◆ Stored data ◆

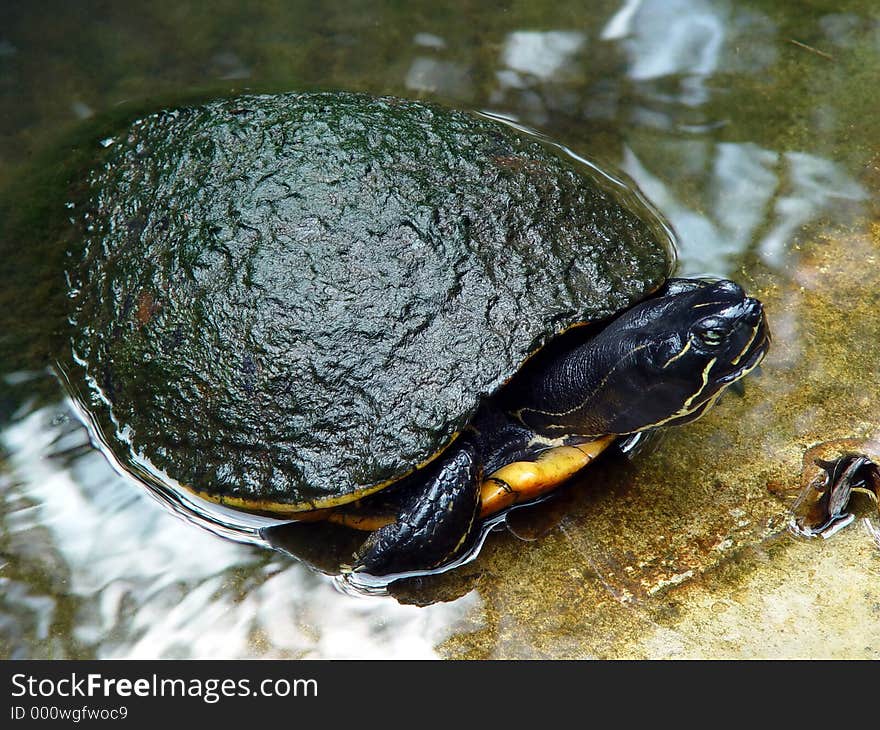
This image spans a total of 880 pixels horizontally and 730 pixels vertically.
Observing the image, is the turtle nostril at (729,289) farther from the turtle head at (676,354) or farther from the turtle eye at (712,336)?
the turtle eye at (712,336)

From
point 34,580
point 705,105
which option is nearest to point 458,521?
point 34,580

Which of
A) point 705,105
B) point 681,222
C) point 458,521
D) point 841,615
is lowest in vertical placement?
point 841,615

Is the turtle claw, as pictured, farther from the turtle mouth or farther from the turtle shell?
the turtle shell

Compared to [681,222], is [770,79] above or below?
above

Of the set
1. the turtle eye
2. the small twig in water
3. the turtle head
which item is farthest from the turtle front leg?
the small twig in water

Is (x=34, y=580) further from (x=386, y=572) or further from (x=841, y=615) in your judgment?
(x=841, y=615)

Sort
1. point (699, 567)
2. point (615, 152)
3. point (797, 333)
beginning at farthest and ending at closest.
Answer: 1. point (615, 152)
2. point (797, 333)
3. point (699, 567)

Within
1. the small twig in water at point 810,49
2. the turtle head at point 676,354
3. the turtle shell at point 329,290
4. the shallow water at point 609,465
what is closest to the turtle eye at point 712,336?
the turtle head at point 676,354
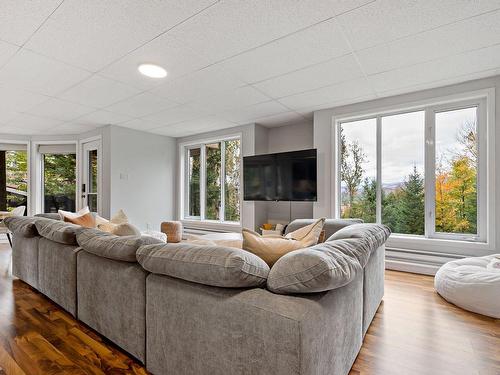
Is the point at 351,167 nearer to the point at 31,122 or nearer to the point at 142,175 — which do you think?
the point at 142,175

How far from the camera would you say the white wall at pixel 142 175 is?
5348 mm

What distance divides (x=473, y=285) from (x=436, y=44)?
6.99 feet

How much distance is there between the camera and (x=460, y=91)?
340cm

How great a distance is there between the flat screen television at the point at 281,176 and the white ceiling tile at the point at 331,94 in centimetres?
75

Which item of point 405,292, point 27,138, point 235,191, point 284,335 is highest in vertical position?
point 27,138

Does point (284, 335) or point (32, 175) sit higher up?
point (32, 175)

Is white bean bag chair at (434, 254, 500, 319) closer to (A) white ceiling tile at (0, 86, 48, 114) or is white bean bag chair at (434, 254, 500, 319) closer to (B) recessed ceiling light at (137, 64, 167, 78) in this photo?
(B) recessed ceiling light at (137, 64, 167, 78)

◆ Challenge ◆
Restate the whole listing above exactly, please, omitting every image.

◆ Solved exercise ◆
This image spans a total of 880 pixels horizontally and 730 pixels vertically.
Observing the image, is the turtle nostril at (729,289) farther from the turtle head at (676,354) or farther from the turtle eye at (712,336)?
the turtle eye at (712,336)

From
point 34,580
point 705,105
which option is nearest to point 458,521?
point 34,580

Which of
A) point 705,105
B) point 681,222
C) point 458,521
D) point 841,615
is lowest in vertical placement?
point 841,615

Is the turtle claw, as pictured, farther from the turtle mouth or farther from the turtle shell?
the turtle shell

Compared to [681,222], is [770,79] above or below?
above

Of the set
1. the turtle eye
2. the small twig in water
3. the turtle head
which item is farthest from the turtle front leg?
the small twig in water

Is (x=34, y=580) further from (x=386, y=572) or further from (x=841, y=615) in your judgment?
(x=841, y=615)

Sort
1. point (699, 567)
2. point (615, 152)
3. point (797, 333)
beginning at farthest and ending at closest.
Answer: 1. point (615, 152)
2. point (797, 333)
3. point (699, 567)

Within
1. the small twig in water at point 810,49
2. the turtle head at point 676,354
3. the turtle shell at point 329,290
4. the shallow water at point 609,465
what is closest to the turtle eye at point 712,336?
the turtle head at point 676,354
Is the point at 351,167 nearer to the point at 31,122 or nearer to the point at 142,175 — which do you think?
the point at 142,175

How far from the camera would you say the white wall at pixel 142 175 is?
5348 mm

What distance divides (x=473, y=285) from (x=436, y=44)?
6.99 feet

How much distance is there between the camera and (x=460, y=91)?
340cm

How great a distance is there between the flat screen television at the point at 281,176 and the white ceiling tile at the point at 331,94 in centimetres?
75

Which item of point 405,292, point 27,138, point 235,191, point 284,335 is highest in vertical position?
point 27,138

Does point (284, 335) or point (32, 175) sit higher up?
point (32, 175)

Is white bean bag chair at (434, 254, 500, 319) closer to (A) white ceiling tile at (0, 86, 48, 114) or is white bean bag chair at (434, 254, 500, 319) closer to (B) recessed ceiling light at (137, 64, 167, 78) in this photo?
(B) recessed ceiling light at (137, 64, 167, 78)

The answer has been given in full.